Born in 1937 in Pittsburgh, Penn, and raised in Tulsa Okla., Joann received her bachelor’s degree in history and her master’s and doctorate (1974) in anthropology from Northwestern University in Evanston, Ill. Scott said that it was during Fenton’s early school years in Oklahoma that Fenton first came to meet and know many Native Americans. It was those ties which became the basis of her lifelong interest in social and cultural anthropology.

Her academic work was focused primarily on the Native Americans of the Southwest. She lived and worked on the Arizona Navajo reservation for many summers, completing a two year ethnosemantic study in 1970. Scott said Fenton’s collection of Native American art including prints, woodcuts, lithographs, serigraphs, was left to The Arizona State Museum at the University of Arizona, Tucson.
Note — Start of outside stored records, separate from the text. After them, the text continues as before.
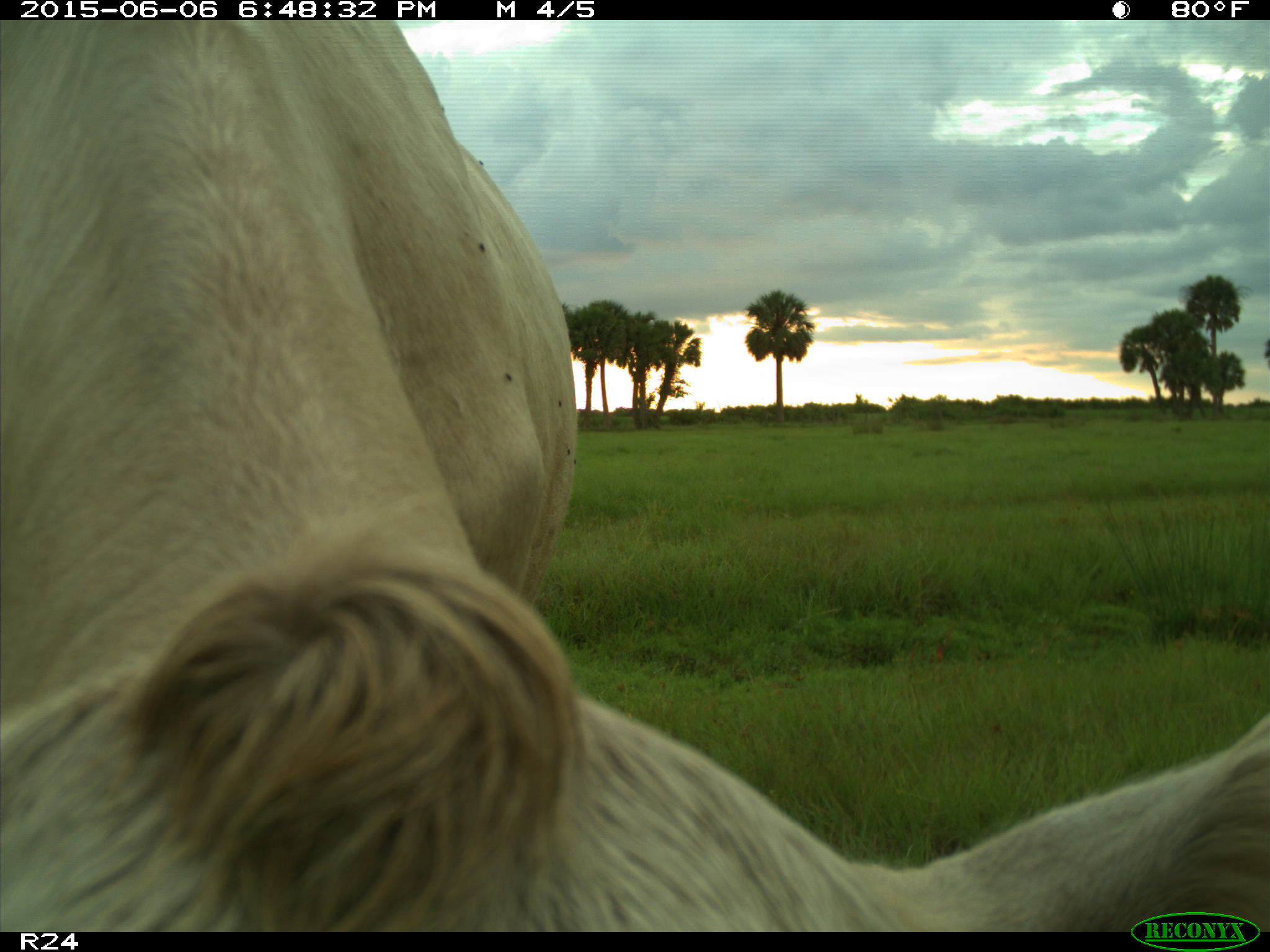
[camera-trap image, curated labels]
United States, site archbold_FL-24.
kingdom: Animalia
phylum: Chordata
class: Mammalia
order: Artiodactyla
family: Bovidae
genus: Bos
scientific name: Bos taurus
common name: domestic cow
Fenton maintained close ties with many of her friends and colleagues from CSU Dominguez Hills. During her final months she received cards and calls from her “DH friends” and that contact was a great comfort to her, Scott said.

She is survived by two sisters: Kay Schumacher of Rochester, MN and Nancy Fenton of Fountain Hills, AZ, and several nieces and nephews.